The original founder of the National Alliance of Black School Educators has sued the organization, contending that its executive director should be removed from office because he has mismanaged it.
The lawsuit, filed last month by Charles D. Moody, represents the latest turn in a dispute within the Washington-based organization, which was formed 35 years ago to support African-American youths and educators. This fall, the group’s then-president, founders, and several of its former presidents raised concerns about the group’s financial management.
At the alliance’s annual fall conference last month, members were treated to two presentations on its fiscal situation: a critical one by its then-president, and a reassuring one by its executive director, Quentin R. Lawson. Each reportedly drew a standing ovation.
Mr. Lawson, who has been the executive director since 1997, said in an interview earlier this month that concerns about the organization’s finances are unwarranted.
He said the group’s most recent audit showed that as of the end of 2004, it had $1.3 million in long-term investments. The organization’s only debts, he said, are its mortgage and current bills. As of last month, for every dollar that the alliance owes, it has $2.70 in assets, he said.
Concern over the alliance’s finances was generated largely by the circulation of erroneous information, he said.
“Churches have problems. PTAs have differences. So it is with organizations,” Mr. Lawson said. “We’ll have differences of opinion.”
Deloris M. Saunders, whose two-year term as president expired last month but who still sits on the alliance’s board, contends that the audit is misleading because it includes only limited data. She said that the group has years of accumulated debt, and that the 110 paying affiliates it had in 1997 have dwindled to 85. The alliance’s sale of stock to pay bills in July, she said, is a sign of how its troubles are undermining its mission.
“We didn’t buy stock to pay overdue bills,” Ms. Saunders said in an interview. “We bought stock so NABSE could invest in programs, and children, and staff development. That’s our mission.”
Mismanagement Alleged
In a Nov. 4 lawsuit filed in Washtenaw County circuit court in Ann Arbor, Mich., Mr.

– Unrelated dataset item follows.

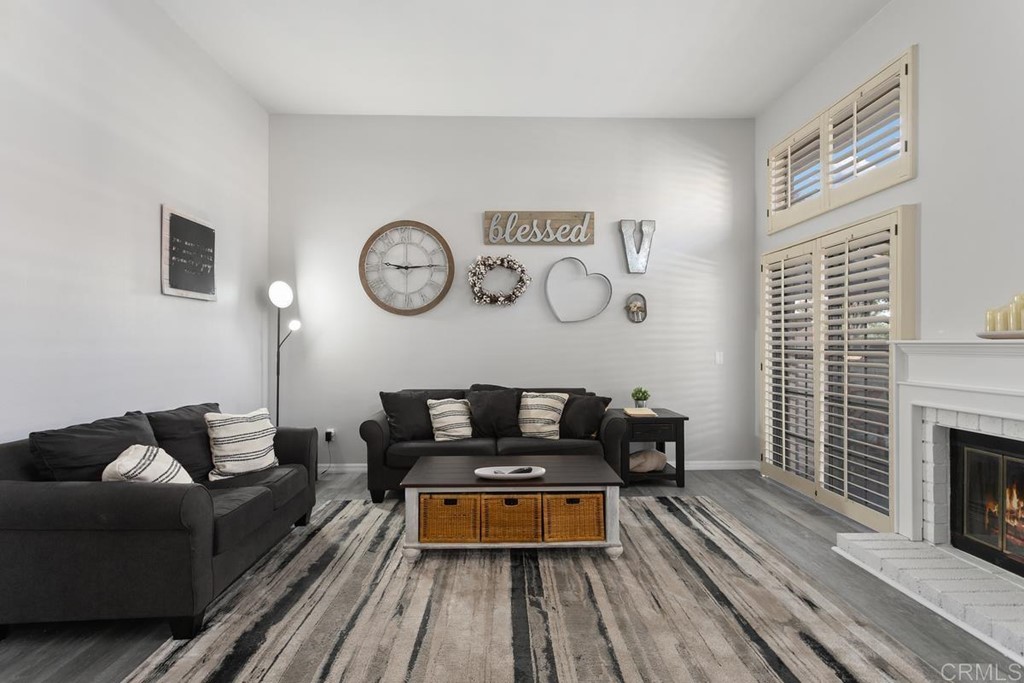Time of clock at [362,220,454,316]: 9:14
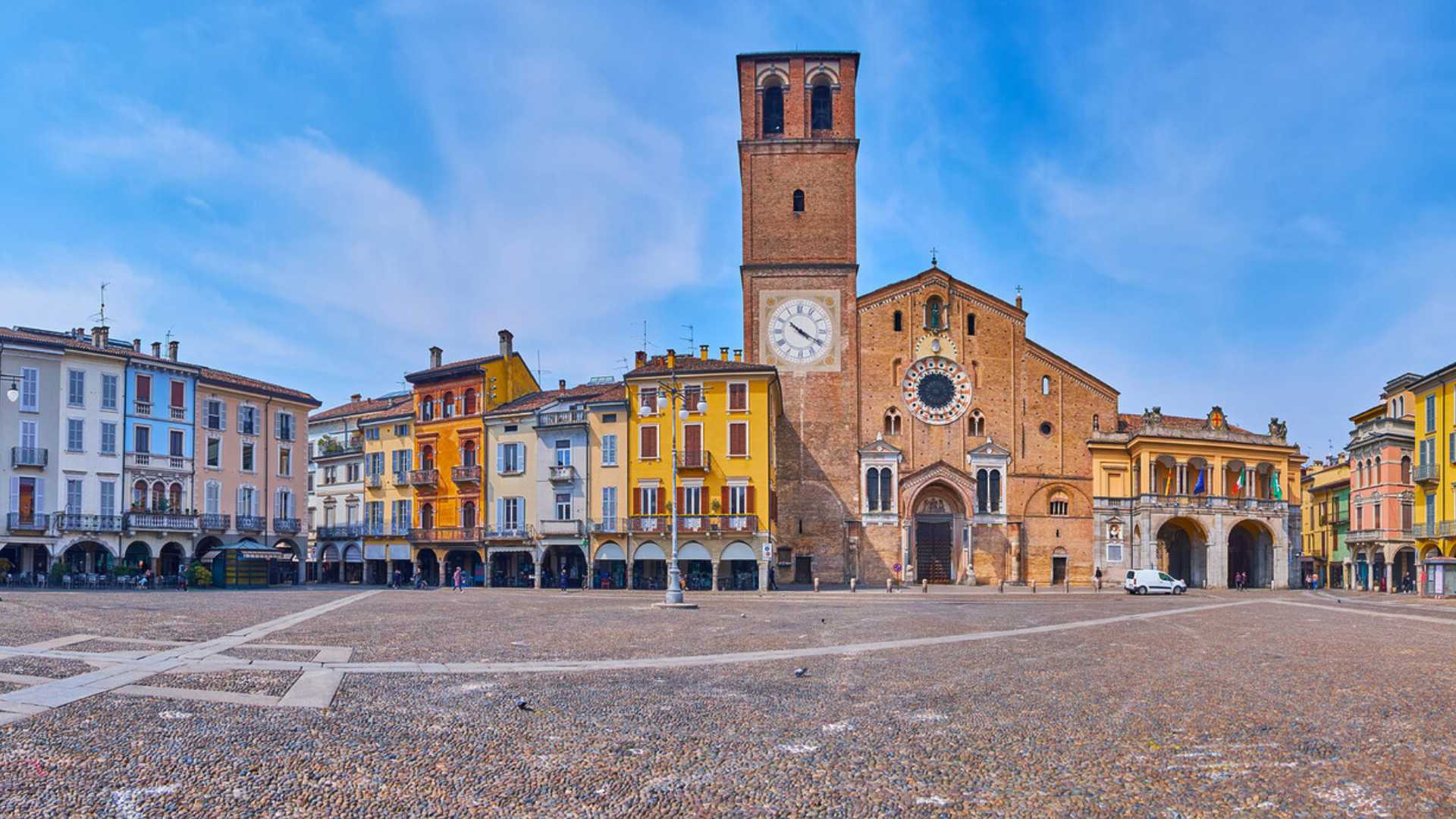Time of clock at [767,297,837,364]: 10:20
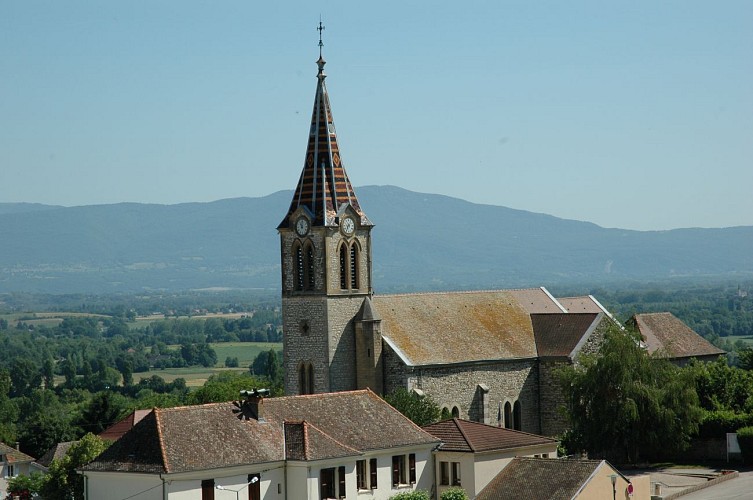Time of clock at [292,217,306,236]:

Moody, a University of Michigan vice provost emeritus who remains a member of the alliance’s board of directors, and his son, C. David Moody Jr., who was until recently a board member and the chairman of the group’s audit committee, demanded that Mr. Lawson be removed from office for alleged breach of fiduciary duty. They also want “complete access” to the group’s books and records.
The Moodys said in court papers that because of a “pattern of irresponsible spending and financial mismanagement” by Mr. Lawson and 16 of the 23 board members, “the fiscal condition of NABSE has deteriorated to the point that its mission has been neglected and its future is threatened.”
The organization sustained operating losses in 2003 and 2004, and had to liquidate $265,000 in stock to pay past-due bills, the lawsuit contends. It plans to borrow against its capital assets to meet operating deficits, and last spring, its Capitol Hill headquarters was put up for auction for failure to pay property taxes, according to court papers. The sale was nullified when the bill was paid.
The organization’s $2.3 million annual budget comes largely from conference revenues, member dues, grants, and corporate sponsorships. Mr. Lawson reports its current membership as 4,700, but Ms. Saunders contends it is closer to 3,000.
David L. Snead, the superintendent of the Waterbury, Conn., schools and the chairman of the alliance’s superintendents’ commission, said he has faith in the group’s leadership.
“I have no question in my mind that things are going well in the organization,” he said. “I think all of this is a healthy discussion among the members that will result in a better NABSE.”
Hugh Scott, an alliance co-founder who is a scholar-in-residence at the school of education at Pace University in New York, said he was struggling to understand whether the group was being mismanaged or simply suffering the transitory financial squeezes common to many organizations.
“I’m concerned about whether the organization is financially solvent or not,” Mr. Scott said. “I have different people calling me giving me different stories.”